***** Source excerpt

Understanding MOAR Results

What MOAR outputs and how to interpret the results.

Python API Results

frame.optimize() returns an optimized Frame, ready to run with .collect() or .write_json(). The full search results are available on it as .search_results, a MOARResult object.

MOARResult

optimized = frame.optimize(eval_fn=evaluate, metric_key="score")
rows = optimized.collect()   # run the optimized pipeline

results = optimized.search_results
results.best()      # OptimizedPipeline with highest accuracy on the frontier
results.cheapest()  # OptimizedPipeline with lowest cost on the frontier
results.frontier    # list[OptimizedPipeline] — all Pareto-optimal solutions
results.to_df()     # pandas DataFrame of all explored plans

Method / Property	Return Type	Description
`best()`	`OptimizedPipeline`	The frontier solution with the highest accuracy
`cheapest()`	`OptimizedPipeline`	The frontier solution with the lowest cost
`frontier`	`list[OptimizedPipeline]`	All Pareto-optimal solutions, sorted by cost
`to_df()`	`pandas.DataFrame`	DataFrame of all explored plans with cost, accuracy, and metadata

OptimizedPipeline

Each result on the frontier is an OptimizedPipeline that you can inspect and run directly:

best = optimized.search_results.best()

**********
***** Listed entries

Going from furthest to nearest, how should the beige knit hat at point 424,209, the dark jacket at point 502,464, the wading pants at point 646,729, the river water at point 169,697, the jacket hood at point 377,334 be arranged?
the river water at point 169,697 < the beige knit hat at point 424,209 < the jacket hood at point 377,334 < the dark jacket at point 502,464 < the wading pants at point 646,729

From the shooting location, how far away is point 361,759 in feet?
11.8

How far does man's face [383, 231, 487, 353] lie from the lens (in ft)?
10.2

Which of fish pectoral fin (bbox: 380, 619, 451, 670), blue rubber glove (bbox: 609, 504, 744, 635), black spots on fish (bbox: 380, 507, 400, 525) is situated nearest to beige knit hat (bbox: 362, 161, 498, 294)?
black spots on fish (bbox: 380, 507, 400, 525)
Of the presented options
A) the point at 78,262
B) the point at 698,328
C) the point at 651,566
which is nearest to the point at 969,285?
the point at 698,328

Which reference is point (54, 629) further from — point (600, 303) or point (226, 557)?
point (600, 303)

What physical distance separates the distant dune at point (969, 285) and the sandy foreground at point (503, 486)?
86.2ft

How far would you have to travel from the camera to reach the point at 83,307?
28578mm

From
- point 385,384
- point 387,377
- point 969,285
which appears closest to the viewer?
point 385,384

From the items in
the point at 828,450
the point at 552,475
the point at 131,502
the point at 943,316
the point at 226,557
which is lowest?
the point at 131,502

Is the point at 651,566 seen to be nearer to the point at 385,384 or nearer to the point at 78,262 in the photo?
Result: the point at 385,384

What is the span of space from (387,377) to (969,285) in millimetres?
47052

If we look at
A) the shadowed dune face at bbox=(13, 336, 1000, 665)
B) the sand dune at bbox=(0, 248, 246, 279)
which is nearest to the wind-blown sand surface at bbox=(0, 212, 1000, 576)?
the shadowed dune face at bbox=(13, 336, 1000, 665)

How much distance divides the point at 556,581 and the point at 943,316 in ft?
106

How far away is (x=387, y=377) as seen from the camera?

**********

== Stated task 1 ==
Answer these questions on the MOAR results documentation:
(a) What does frame.optimize() return?
(b) Under which attribute are the full search results available, and what kind of object is it?
(c) How are the solutions in frontier sorted?
== Stated task 2 ==
Quote the records word for word, starting at the line that contains "Is the point" and ending at the last line of the records, with both of those lines included.
The text and the records come from separate, unrelated sources.

== Worked solution 1 ==
(a) An optimized Frame, ready to run with .collect() or .write_json().
(b) .search_results, a MOARResult object.
(c) By cost.

== Worked solution 2 ==
Is the point at 651,566 seen to be nearer to the point at 385,384 or nearer to the point at 78,262 in the photo?
Result: the point at 385,384

What is the span of space from (387,377) to (969,285) in millimetres?
47052

If we look at
A) the shadowed dune face at bbox=(13, 336, 1000, 665)
B) the sand dune at bbox=(0, 248, 246, 279)
which is nearest to the wind-blown sand surface at bbox=(0, 212, 1000, 576)?
the shadowed dune face at bbox=(13, 336, 1000, 665)

How much distance divides the point at 556,581 and the point at 943,316 in ft?
106

How far away is (x=387, y=377) as seen from the camera?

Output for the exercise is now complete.